What to do when FileVault won't turn on

After a recent inexplicable problem on my MacBook, in which macOS would complete loading but never get past the blank screen before the Desktop appeared, I had to revert to a clone. (Even reinstalling macOS didn’t work.) I then upgraded to Mojave. Somewhere in there, an important piece of macOS “fell out,” metaphorically.
Apple added the concept in 10.13 High Sierra of a “secure token” to the first account created in macOS on installation or after upgrade as part of the process that allows you to use FileVault. There’s almost no information about this feature, and there’s no way to determine from macOS’s graphical features whether an account has it set.
But if you’re missing a secure token on all your accounts, there’s no way to obtain one, and you won’t be able to turn on FileVault. That’s the situation I find myself in—and I found plenty of others in the same boat.
I went down this rabbit hole by trying to re-enable FileVault after I got my MacBook restored and up to date:
- Open the Security & Privacy system preference pane.
- Click the FileVault tab.
- Click the lock icon in the lower-left corner and enter an administrative account and password.
- Click Turn On FileVault.
What should happen after step 4 is that either macOS presents a dialog that guides you to proceed, or an error message appears explaining (sometimes obscurely) why you can’t.
In my case, and that of other people who have shared the same experience on internet forums, there’s no interaction at all. Clicking the button doesn’t result in any action.
At this point, you can “interrogate” macOS via Terminal (in Applications > Utilities). First, you need to know the Unix account name of your macOS account.

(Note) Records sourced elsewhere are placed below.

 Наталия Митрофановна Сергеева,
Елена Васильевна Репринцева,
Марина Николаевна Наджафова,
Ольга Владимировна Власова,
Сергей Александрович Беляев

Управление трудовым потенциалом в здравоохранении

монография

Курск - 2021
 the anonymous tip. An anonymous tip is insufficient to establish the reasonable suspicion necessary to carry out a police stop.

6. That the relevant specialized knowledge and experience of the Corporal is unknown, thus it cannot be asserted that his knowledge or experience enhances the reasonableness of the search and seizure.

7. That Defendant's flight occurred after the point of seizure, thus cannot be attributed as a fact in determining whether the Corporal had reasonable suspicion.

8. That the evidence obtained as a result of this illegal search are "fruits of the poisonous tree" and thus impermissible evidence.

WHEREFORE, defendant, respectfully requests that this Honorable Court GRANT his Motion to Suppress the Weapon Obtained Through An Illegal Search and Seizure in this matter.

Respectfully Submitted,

If you don’t know what that is, follow these steps first:
- Open the Users & Groups pane.
- Click the lock icon in the lower-left corner and enter an administrative account and password.

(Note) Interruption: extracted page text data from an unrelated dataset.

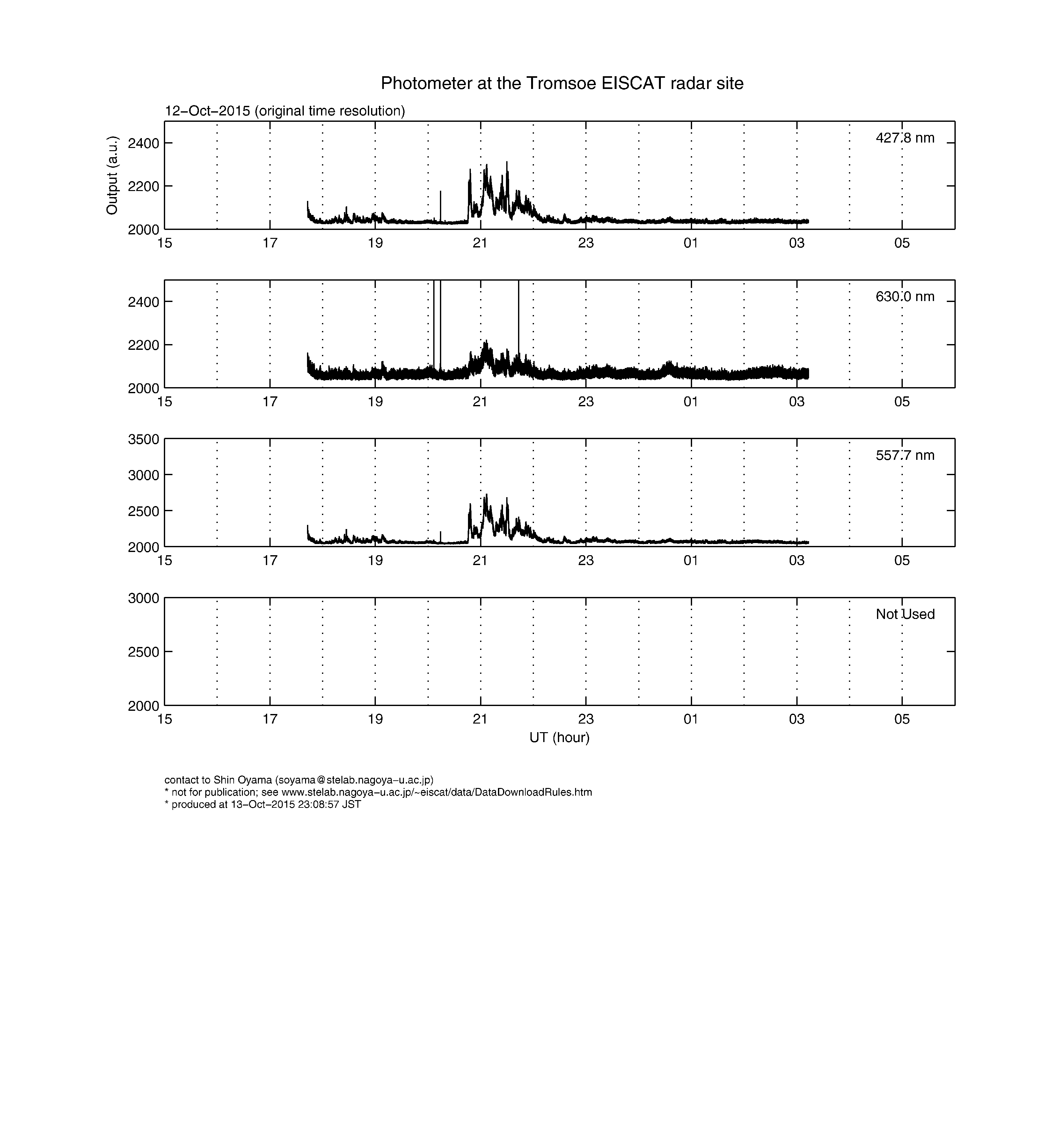 Photometer at the Tromsoe EISCAT radar site

12−Oct−2015 (original time resolution)

Output (a.u.)

2400
2200
2000

427.8 nm

15 17 19 21 23 01 03 05

2400
2200
2000

630.0 nm

15 17 19 21 23 01 03 05

3500
3000
2500
2000

557.7 nm

15 17 19 21 23 01 03 05

3000
2500
2000

Not Used

15 17 19 21 23 01 03 05

UT (hour)

contact to Shin Oyama (soyama@stelab.nagoya−u.ac.jp)
* not for publication; see www.stelab.nagoya−u.ac.jp/~eiscat/data/DataDownloadRules.htm
* produced at 13−Oct−2015 23:08:57 JST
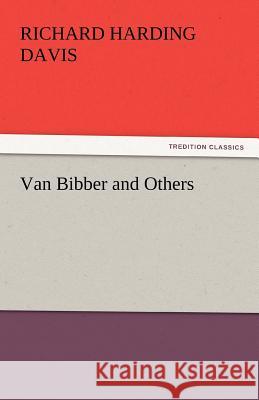 RICHARD HARDING DAVIS

TREDITION CLASSICS

Van Bibber and Others

Kraina Książek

- Control-click your account name in the account list and choose Advanced Options.
- The Account Name is your Unix account’s short name.
Now, with that name in hand, follow these steps:
- Open Applications > Utilities > Terminal.

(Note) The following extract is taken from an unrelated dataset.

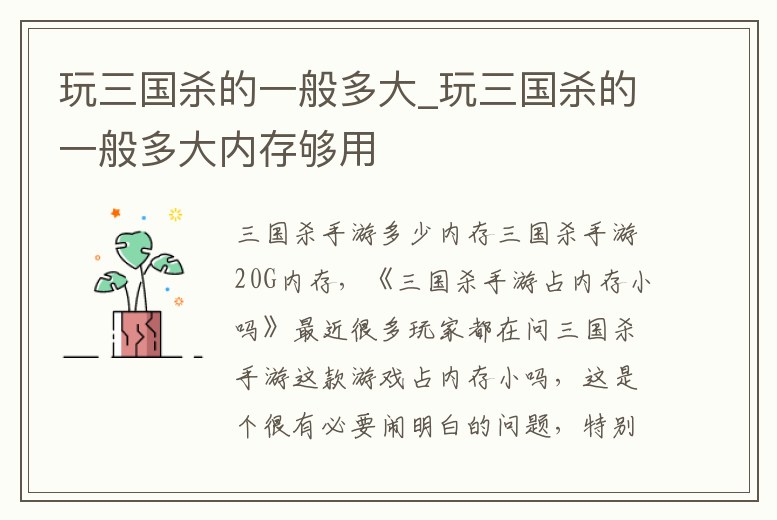 玩三国杀的一般多大_玩三国杀的一般多大内存够用

三国杀手游多少内存三国杀手游20G内存，《三国杀手游占内存小吗》最近很多玩家都在问三国杀手游这款游戏占内存小吗，这是个很有必要闹明白的问题，特别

- At a terminal prompt copy and paste the following, replacing
accountname
with the Unix account name you found above, and press Return:
sudo sysadminctl -secureTokenStatus accountname - When prompted, enter your account password.
If you’re having the same problem as me, the response will be:
sysadminctl[...] Secure token is DISABLED for user Full Name
(Your account name will appear instead of Full Name.)
From all my reading and testing, there’s no way to enable a secure token. I tried one method suggested that allows you to re-run the initial macOS setup without erasing your system, and created a new administrative account that should ostensibly receive a secure token grant. It didn’t work.
There are also articles explaining how to grant yourself temporary secure access and use that to assign it to another account—it also didn’t work in Mojave.
I also tried a method of having an administrative account set access, which failed in Mojave and High Sierra. The full error message is rather long:
setSecureTokenAuthorizationEnabled error Error Domain=com.apple.OpenDirectory Code=5101 "Authentication server refused operation because the current credentials are not authorized for the requested operation." UserInfo={NSLocalizedDescription=Authentication server refused operation because the current credentials are not authorized for the requested operation., NSLocalizedFailureReason=Authentication server refused operation because the current credentials are not authorized for the requested operation.
I haven’t yet tried the next option, which is to reinstall macOS. My recent reinstallation is too fresh in memory and currently stable. And some people have reported even that didn’t work for them, so I’m not sure it’s the best path forward.
There’s a nuclear option, which is to make a full backup, wipe your Mac, and install macOS from scratch. Then use Migration Assistant to restore your files. (If you use a clone to restore, it overwrites the account information, and thus erases the newly created secure token, too.)